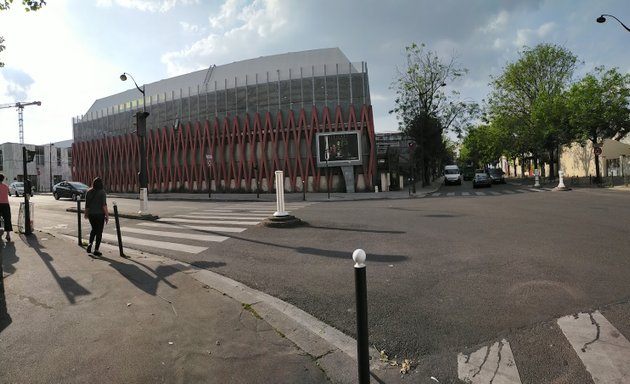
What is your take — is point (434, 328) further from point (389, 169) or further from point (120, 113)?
point (120, 113)

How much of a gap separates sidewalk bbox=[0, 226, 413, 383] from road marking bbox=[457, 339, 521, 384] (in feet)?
1.77

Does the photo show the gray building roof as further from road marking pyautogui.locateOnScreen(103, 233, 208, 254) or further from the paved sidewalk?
the paved sidewalk

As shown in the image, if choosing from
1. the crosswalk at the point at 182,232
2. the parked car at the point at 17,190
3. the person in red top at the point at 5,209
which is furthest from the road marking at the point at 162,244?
the parked car at the point at 17,190

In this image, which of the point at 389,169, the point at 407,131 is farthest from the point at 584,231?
the point at 407,131

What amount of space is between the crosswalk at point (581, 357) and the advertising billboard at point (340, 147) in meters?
28.8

EXERCISE
Copy every row above word for word, leaving the pictures out.

FULL ANSWER
What is your take — is point (434, 328) further from point (389, 169) or further from point (120, 113)?
point (120, 113)

How much of a gap separates sidewalk bbox=[0, 226, 413, 383] from road marking bbox=[457, 339, 521, 384] (in feet)?
1.77

Does the photo show the gray building roof as further from road marking pyautogui.locateOnScreen(103, 233, 208, 254) or further from the paved sidewalk?
the paved sidewalk

As shown in the image, if choosing from
1. the crosswalk at the point at 182,232
2. the parked car at the point at 17,190
3. the person in red top at the point at 5,209
which is furthest from the road marking at the point at 162,244?
the parked car at the point at 17,190

In this image, which of the point at 389,169, the point at 407,131 is farthest from the point at 584,231?
the point at 407,131

What amount of space is between the crosswalk at point (581, 357) and the advertising billboard at point (340, 147) in meters?
28.8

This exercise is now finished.